Now that we've done our simulations lets look at the output.

Let's load up a sub selection of the bets - BACKING every selection on HANDICAP races at a price of less than $10. The graphs are cumulative profit in price matched

10 Minutes

5 Minutes

3 Minutes

0 Minutes

The shapes of the graph seems to indicate the odds range for which there is value seems to narrow as the race start approaches with value very much concentrated in the $3.50-$4.50 range. At the time of the off however (0 seconds) this peak has almost completely disappeared, which could indicate there's no value left in the market.

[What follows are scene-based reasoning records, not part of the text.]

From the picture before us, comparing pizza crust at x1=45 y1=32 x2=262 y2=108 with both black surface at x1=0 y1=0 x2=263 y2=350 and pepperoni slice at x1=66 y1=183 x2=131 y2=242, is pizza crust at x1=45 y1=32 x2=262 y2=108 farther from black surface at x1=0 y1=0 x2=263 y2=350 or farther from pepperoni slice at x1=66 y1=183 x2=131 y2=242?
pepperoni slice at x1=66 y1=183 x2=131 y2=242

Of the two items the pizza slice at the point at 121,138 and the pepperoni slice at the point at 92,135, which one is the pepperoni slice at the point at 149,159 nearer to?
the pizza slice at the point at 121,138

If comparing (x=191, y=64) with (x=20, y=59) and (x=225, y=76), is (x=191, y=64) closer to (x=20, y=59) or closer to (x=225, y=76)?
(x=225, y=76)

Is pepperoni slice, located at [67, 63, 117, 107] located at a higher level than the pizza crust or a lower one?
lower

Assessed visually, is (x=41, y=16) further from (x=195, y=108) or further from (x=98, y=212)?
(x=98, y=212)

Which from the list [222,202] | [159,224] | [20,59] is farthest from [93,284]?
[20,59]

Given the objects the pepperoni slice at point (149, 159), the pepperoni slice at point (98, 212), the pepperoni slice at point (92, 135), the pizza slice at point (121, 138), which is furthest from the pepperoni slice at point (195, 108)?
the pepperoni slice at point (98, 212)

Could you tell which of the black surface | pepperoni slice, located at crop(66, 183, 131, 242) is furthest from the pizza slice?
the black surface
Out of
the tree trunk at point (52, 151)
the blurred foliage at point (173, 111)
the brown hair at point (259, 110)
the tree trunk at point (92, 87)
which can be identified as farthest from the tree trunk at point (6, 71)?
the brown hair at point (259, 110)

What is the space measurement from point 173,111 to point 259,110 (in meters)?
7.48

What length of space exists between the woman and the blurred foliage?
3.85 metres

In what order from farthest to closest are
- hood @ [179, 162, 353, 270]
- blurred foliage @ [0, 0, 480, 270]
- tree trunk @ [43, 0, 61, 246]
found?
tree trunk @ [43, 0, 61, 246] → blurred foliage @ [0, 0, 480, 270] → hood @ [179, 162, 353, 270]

This of course is a very basic and narrow view of this dataset. There are many other ways to cut it including by field size, race distance, track or price movement. You could also join this to an additional dataset like the Betfair Hub Prediction Model or a dataset with data like trainer, barrier or jockey to determine if additional info could prove to be more profitable

Disclaimer

Note that whilst models and automated strategies are fun and rewarding to create, we can't promise that your model or betting strategy will be profitable, and we make no representations in relation to the code shared or information on this page. If you're using this code or implementing your own strategies, you do so entirely at your own risk and you are responsible for any winnings/losses incurred. Under no circumstances will Betfair be liable for any loss or damage you suffer.